Written problem 1: Return each line of the records that contains the word "image".

Quoted passage:

# Breakfast of Champions



## malignite (Dec 12, 2006)

Sad in the fact that this was actually breakfast (college kid)


----------



## Nurd (Dec 13, 2006)

Seems like my kind of breakfast. lol. That or some weird tv dinner or popcorn.  is that a smoke detector on your table???


----------



## Ripnowell45 (Dec 13, 2006)

What is squirt??? lol


----------



## malignite (Dec 13, 2006)

ha ha, squirt is a citrus soda, kinda grapefruit flavored, and yes that is a smoke detector.  Took me long enough to change the batteries...


----------



## bla (Dec 14, 2006)

Twizzlers...as always a low fat candy...makes mouths happy?

:meh: .....


----------



## Alex_B (Dec 14, 2006)

uhm 

to me that looks like 100% artificial chemistry for breakfast ... *shivers*

low fat or no low fat.. those are the kind of things wich make us fat by the way (the carbohydrates do it)

Written problem 2: Go on with the forum thread about the snack-food breakfast, picking up after its last post.

Rows from a box-labeling dataset:
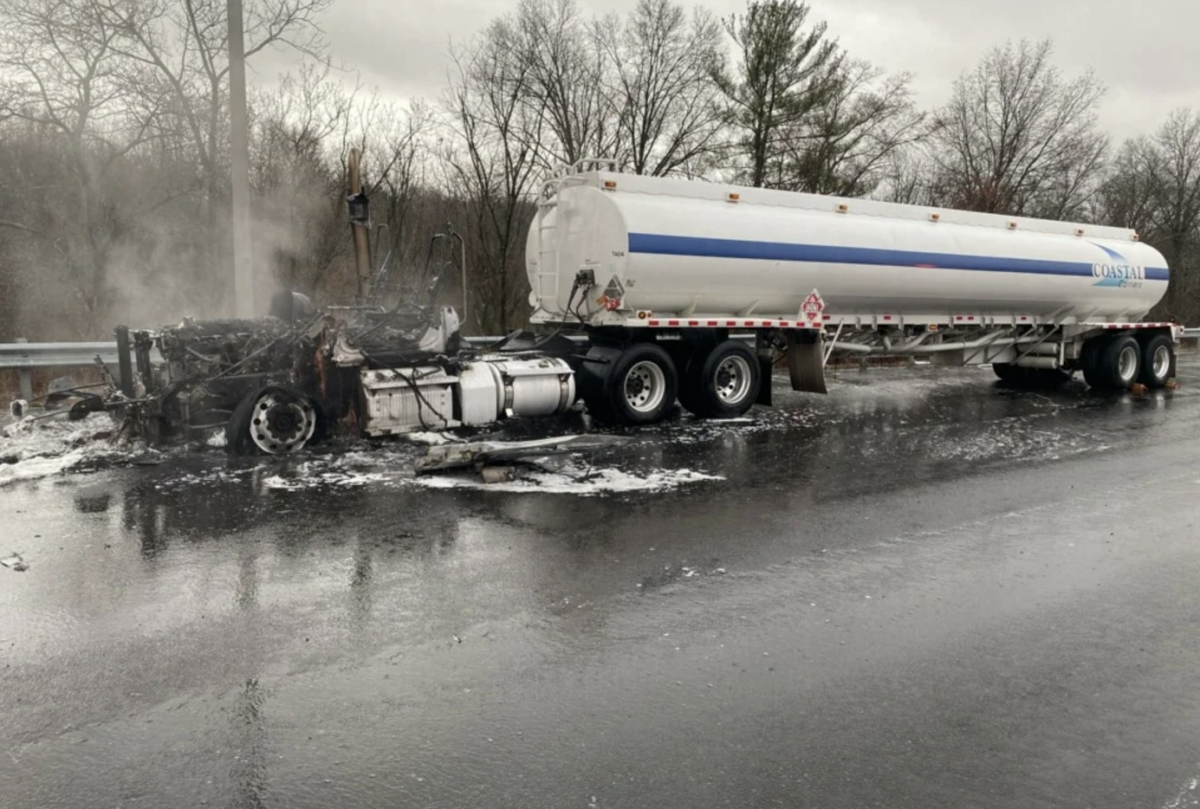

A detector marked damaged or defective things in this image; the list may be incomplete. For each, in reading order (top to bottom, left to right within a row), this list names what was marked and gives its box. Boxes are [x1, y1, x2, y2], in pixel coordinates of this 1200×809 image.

charred tire [597, 340, 681, 424]
charred tire [686, 338, 758, 420]
charred tire [1089, 333, 1142, 391]
charred tire [1137, 331, 1176, 386]
charred tire [225, 384, 319, 453]
fire damaged wheel hub [249, 391, 316, 453]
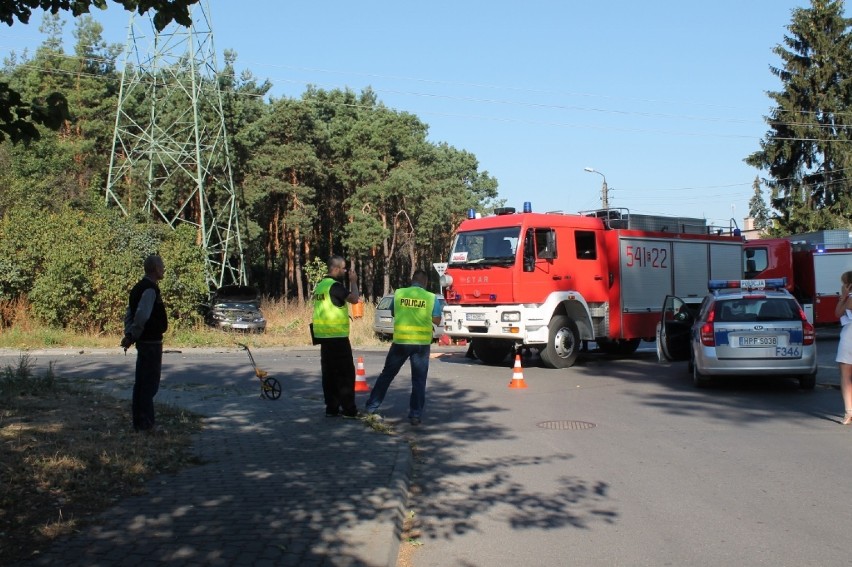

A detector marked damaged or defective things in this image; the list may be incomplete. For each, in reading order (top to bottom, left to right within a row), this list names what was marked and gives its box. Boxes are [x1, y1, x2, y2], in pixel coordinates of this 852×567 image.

Written answer 1:
A detector marked damaged or defective things in this image; the list may be incomplete. For each, in reading order (top to bottom, left to right within a row), this list names what was marked and gives its box. Boxes are [x1, y1, x2, y2], in pixel coordinates of this 1200×809 image.
A detector marked damaged or defective things in this image; the list may be incomplete. For each, in reading order (top to bottom, left to right within a row), this list names what was marked and gives its box. Boxes are [x1, y1, x2, y2], in pixel coordinates of this 852×567 image.

Written answer 2:
----------



## myopia (Dec 14, 2006)

"a man who drinks like that and doesnt eat is going to DIE"


----------



## druzilla (Dec 21, 2006)

lol...

"could i please have a bottle of squirt"


----------



## fischerfotographik (Dec 21, 2006)

I love doing 'selective color' stuff (though technically it's not 'selective coloring').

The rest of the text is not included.